Interim Dean and professor in the Rockerfeller College of Public Affairs and Policy R. Karl Rethemeyer (pictured right) and Director of Graduate Recruitment and Admissions at Rockefeller College Jaclyn Napoleon presented about a partnership their college formed with Geneseo’s Department of Political Science and International Relations.  The agreement would allow Geneseo students to begin taking courses for the Master of Public Administration while in their senior year at Geneseo (Malachy Dempsey/News Editor).

The Department of Political Science and International Relations has entered into a partnership with the Rockefeller College of Public Affairs and Policy at the University of Albany to provide a shortened track for a master’s degree in public administration.  

The partnership will likely continue with similar programs for master’s degrees in international affairs and political science, according to acting Chair of the Department of Political Science and International Relations and lecturer in political science and international relations Jeremy Grace. 

Interim Dean and professor in the Rockefeller College R. Karl Rethemeyer and Director of Graduate Recruitment and Admissions at Rockefeller College Jaclyn Napoleon presented about the expedited M.P.A. program to a group of political science and international majors on Wednesday April 18 during an informational session in Fraser Hall. 

The new partnership would enable Geneseo students to take multiple classes at Geneseo during their senior year that would count for their M.P.A. program, according to Rethemeyer. Doing so would allow the students to finish their master’s in three semesters, rather than four, according to Napoleon. Students could theoretically finish the program in two semesters, but that that time frame would be more difficult to manage, given the requirement that M.P.A. students complete an internship, Napoleon said. 

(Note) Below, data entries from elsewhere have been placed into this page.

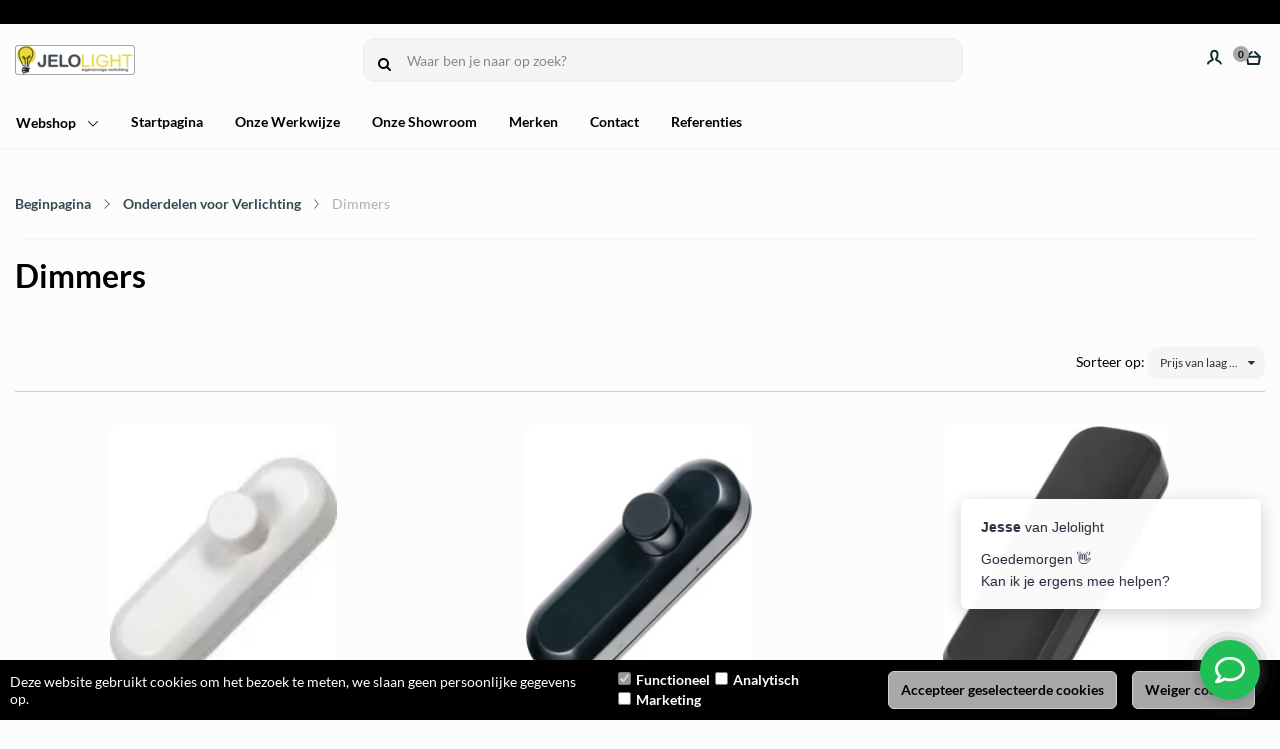

--- FILE ---
content_type: text/xml; charset="utf-8"
request_url: https://www.jelolight.nl/website/Includes/AjaxFunctions/WebsiteAjaxHandler.php?Show=ProductCategory
body_size: 693
content:
<?xml version="1.0" encoding="utf-8" ?><xjx><cmd n="js"><![CDATA[$(".page__takeout-checker").html("        <div class=\u0022takeout-checker\u0022>    <form id=\u0022form__takeout-checker\u0022>    <h5 class=\u0022header__order-title\u0022>Check of we bij jou bezorgen:</h5>         <div class=\u0022header__order-data\u0022>                     <div class=\u0022header-field-container\u0022>        <i class=\u0022fa fa-clock-o icon\u0022></i>        <select id=\u0022header__order-moment\u0022 name=\u0022date\u0022>                  <option value=\u00223234483935\u0022 selected=\u0022selected\u0022>07-02-2026</option>                  <option value=\u00223234957047\u0022 >10-02-2026</option>                  <option value=\u00223235374014\u0022 >12-02-2026</option>                  <option value=\u00223235846577\u0022 >14-02-2026</option>                  <option value=\u00223236328971\u0022 >17-02-2026</option>                  <option value=\u00223236676248\u0022 >19-02-2026</option>                  <option value=\u00223237013247\u0022 >21-02-2026</option>                  <option value=\u00223237499523\u0022 >24-02-2026</option>                  <option value=\u00223237839237\u0022 >26-02-2026</option>                </select>       </div>                  <div class=\u0022header-field-container\u0022>        <i class=\u0022fa fa-clock-o icon\u0022></i>        <select id=\u0022header__order-moment\u0022 name=\u0022slot\u0022>                  <option value=\u00223234483935\u0022 selected=\u0022selected\u0022>10:00</option>                  <option value=\u00223234483938\u0022 >11:00</option>                  <option value=\u00223234483941\u0022 >12:00</option>                  <option value=\u00223234483944\u0022 >13:00</option>                  <option value=\u00223234483947\u0022 >14:00</option>                  <option value=\u00223234483950\u0022 >15:00</option>                  <option value=\u00223234483953\u0022 >16:00</option>                </select>       </div>             </div>         <button type=\u0022button\u0022 class=\u0022cta__button cta__primary\u0022>      <span class=\u0022button__takeout-checker\u0022>       Ik wil bestellen      </span>     </button>       </form>        <div class=\u0022header-order-message\u0022>      <p class=\u0022header-order-message-text text--small\u0022>Goed nieuws, je kan op deze tijd je bestelling af komen halen</p>     </div>      </div>    ")]]></cmd><cmd n="js"><![CDATA[ajaxRequest.callbackSuccess("loadTakeoutChecker", {"is_visible":true});]]></cmd><cmd n="js"><![CDATA[CSRF.SetToken("dbb5599d72d9b45d44eb439abe55c8a3b5f25c1278443d06d8958a07fe1a74d2")]]></cmd></xjx>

Geneseo’s Department of Political Science and International Relations and Rockefeller College have not yet determined which classes will count for both the major and the master’s program, according to Grace. Grace and assistant professor of political science and Coordinator for the public administration minor Eunju Kang plan to look at the offerings at both Geneseo and Rockefeller to assess the overlapping courses, Grace said. Grace spoke positively of the partnership. 

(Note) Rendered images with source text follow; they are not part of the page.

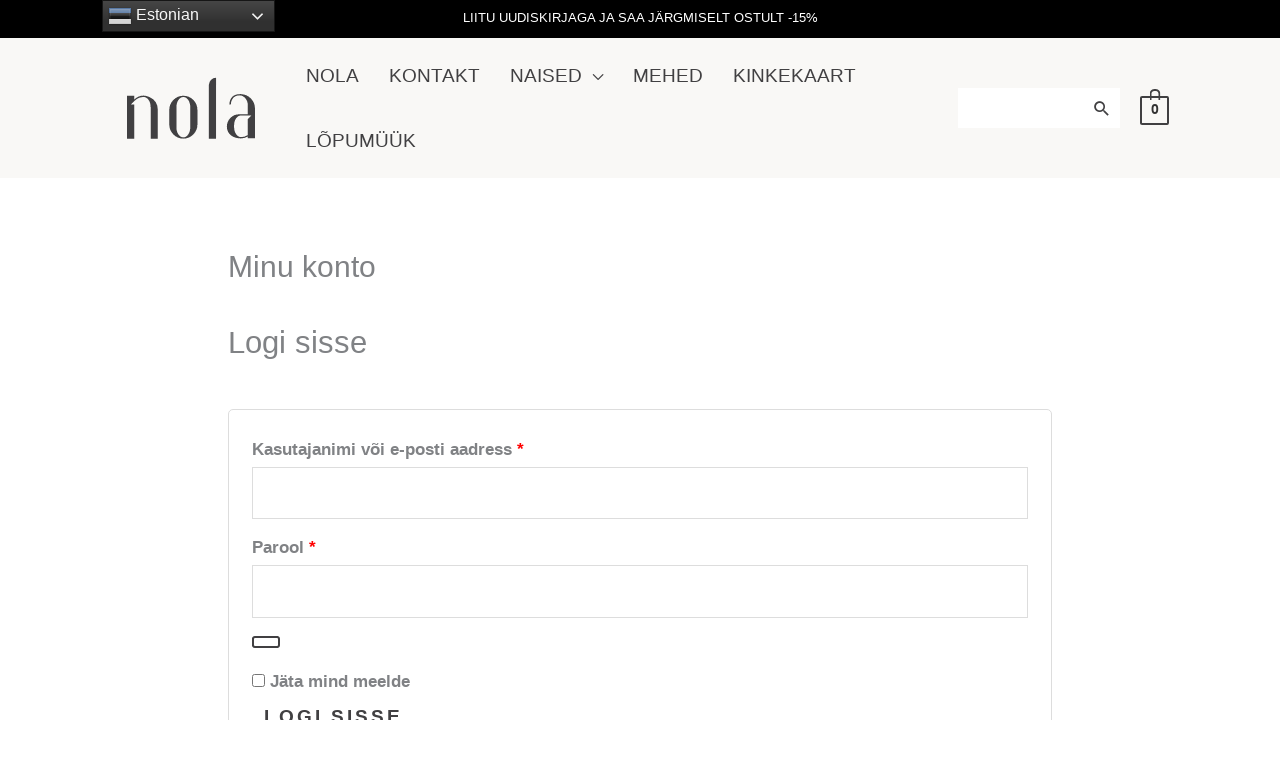

--- FILE ---
content_type: text/css
request_url: https://nola.ee/wp-content/themes/astra-child/style.css?ver=1.0.0
body_size: 454
content:
/**
Theme Name: Astra Child
Author: Mikk Saarela
Author URI: https://www.saarela.ee
Description: Astra is the fastest, fully customizable & beautiful theme suitable for blogs, personal portfolios and business websites. It is very lightweight (less than 50KB on frontend) and offers unparalleled speed. Built with SEO in mind, Astra comes with schema.org code integrated so search engines will love your site. Astra offers plenty of sidebar options and widget areas giving you a full control for customizations. Furthermore, we have included special features and templates so feel free to choose any of your favorite page builder plugin to create pages flexibly. Some of the other features: # WooCommerce Ready # Responsive # Compatible with major plugins # Translation Ready # Extendible with premium addons # Regularly updated # Designed, Developed, Maintained & Supported by Brainstorm Force. Looking for a perfect base theme? Look no further. Astra is fast, fully customizable and beautiful theme!
Version: 1.0.0
License: GNU General Public License v2 or later
License URI: http://www.gnu.org/licenses/gpl-2.0.html
Text Domain: astra-child
Template: astra
*/
.archive .term-description{
	display:block;
	margin-top:50px;
}

.archive .term-description h2, .archive .term-description h3 {
	font-size: 1.325rem;
}

.archive .term-description span {
	font-weight: 200!important;
}

.archive .term-description b {
	font-weight: 400!important;
}

.ast-row .ast-post-format- {
	background: rgba(232,229,223,0.15)!important;
}

--- FILE ---
content_type: image/svg+xml
request_url: https://nola.ee/wp-content/uploads/2023/02/Nola_logo_hall-kiri.svg
body_size: 152
content:
<svg id="Layer_1" data-name="Layer 1" xmlns="http://www.w3.org/2000/svg" viewBox="0 0 87.5 51"><defs><style>.cls-1{fill:#414042;}</style></defs><path class="cls-1" d="M23,26.6V44.33H18.52V24.74c0-3.41-1.93-6.18-4.31-6.18a8,8,0,0,0-5.55,2.22c-1.17,1-2.58,2.45-2.58,2.45H8.25V44.34H3.75V17.8h4.5v2.33A8.8,8.8,0,0,1,23,26.6"/><path class="cls-1" d="M43.28,24.74c0-3.41-1.93-6.18-4.31-6.18s-4.33,2.77-4.33,6.18V37.39c0,3.41,1.94,6.18,4.32,6.18s4.31-2.77,4.31-6.18Zm4.49,1.86v8.93a8.8,8.8,0,0,1-17.6,0h0V26.6a8.8,8.8,0,0,1,17.6,0h0"/><path class="cls-1" d="M54.9,44.33V11.16a4.5,4.5,0,0,1,4.5-4.5V44.33Z"/><path class="cls-1" d="M79.26,32.3v9.84A7.91,7.91,0,0,1,75,43.39c-2.38,0-4.32-2.76-4.32-6.17v-1C70.63,32.76,72.57,30,75,30h6.47ZM75.13,16.78c-4.52-.22-7.2,1.94-7.41,6.44h.91c.15-2.68,1.54-5.69,5.57-5.66,2.63,0,5.08,2.74,5.08,6.15v5.55H73.93A7.66,7.66,0,0,0,66.16,37c.13,4.69,4,7.2,8.79,7.2A8.84,8.84,0,0,0,79.27,43v1.13h4.48V25.81a9,9,0,0,0-8.62-9"/></svg>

“This is one of the premier programs in the country,” Grace said at the presentation. “Even if this specific program doesn’t work for you, there may be a lot for you there . . . This is something we’re going to roll-out into some other master’s-level programs there.” 

The new program will additionally waive the  requirement that Geneseo applicants take the Graduate Record Examinations, provided they have previously completed at least two quantitative courses, according to Napoleon. 

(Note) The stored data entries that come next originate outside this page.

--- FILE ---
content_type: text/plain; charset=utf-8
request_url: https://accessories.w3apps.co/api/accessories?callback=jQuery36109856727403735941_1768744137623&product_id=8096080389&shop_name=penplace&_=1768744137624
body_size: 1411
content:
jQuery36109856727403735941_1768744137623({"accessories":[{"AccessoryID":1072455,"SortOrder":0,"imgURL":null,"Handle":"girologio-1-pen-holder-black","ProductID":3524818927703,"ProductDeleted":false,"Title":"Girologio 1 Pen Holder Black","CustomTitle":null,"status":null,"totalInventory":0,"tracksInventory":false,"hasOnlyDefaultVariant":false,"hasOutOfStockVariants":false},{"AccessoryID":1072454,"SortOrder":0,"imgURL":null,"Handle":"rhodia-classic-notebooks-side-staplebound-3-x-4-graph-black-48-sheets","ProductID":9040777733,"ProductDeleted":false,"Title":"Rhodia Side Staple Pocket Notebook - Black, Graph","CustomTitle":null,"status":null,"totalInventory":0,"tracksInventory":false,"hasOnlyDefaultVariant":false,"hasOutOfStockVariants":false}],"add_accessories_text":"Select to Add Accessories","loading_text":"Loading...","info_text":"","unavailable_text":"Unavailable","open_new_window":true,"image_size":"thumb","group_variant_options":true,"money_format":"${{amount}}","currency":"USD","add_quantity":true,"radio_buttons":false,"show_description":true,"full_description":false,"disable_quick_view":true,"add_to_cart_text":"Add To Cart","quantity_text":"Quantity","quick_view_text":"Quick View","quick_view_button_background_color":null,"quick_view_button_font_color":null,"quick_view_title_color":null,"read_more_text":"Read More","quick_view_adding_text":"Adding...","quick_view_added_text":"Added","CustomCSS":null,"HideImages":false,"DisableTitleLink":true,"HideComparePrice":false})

Political science major sophomore Alexander Findeis said the program could provide a valuable opportunity for some students in the department who may be interested in the field of public administration. 

“I was really intrigued by the program,” Findeis said. “The thought of starting graduate school while still completing undergraduate programs is an exciting prospect.” 

Findeis expressed that he wished the program came to his attention before planning coursework for next semester. 

“I wish I had known about it earlier though so I could have started planning for next year with that in mind,” Findeis said. “But it’s good to know about it in case I might be able to squeeze it into my schedule.”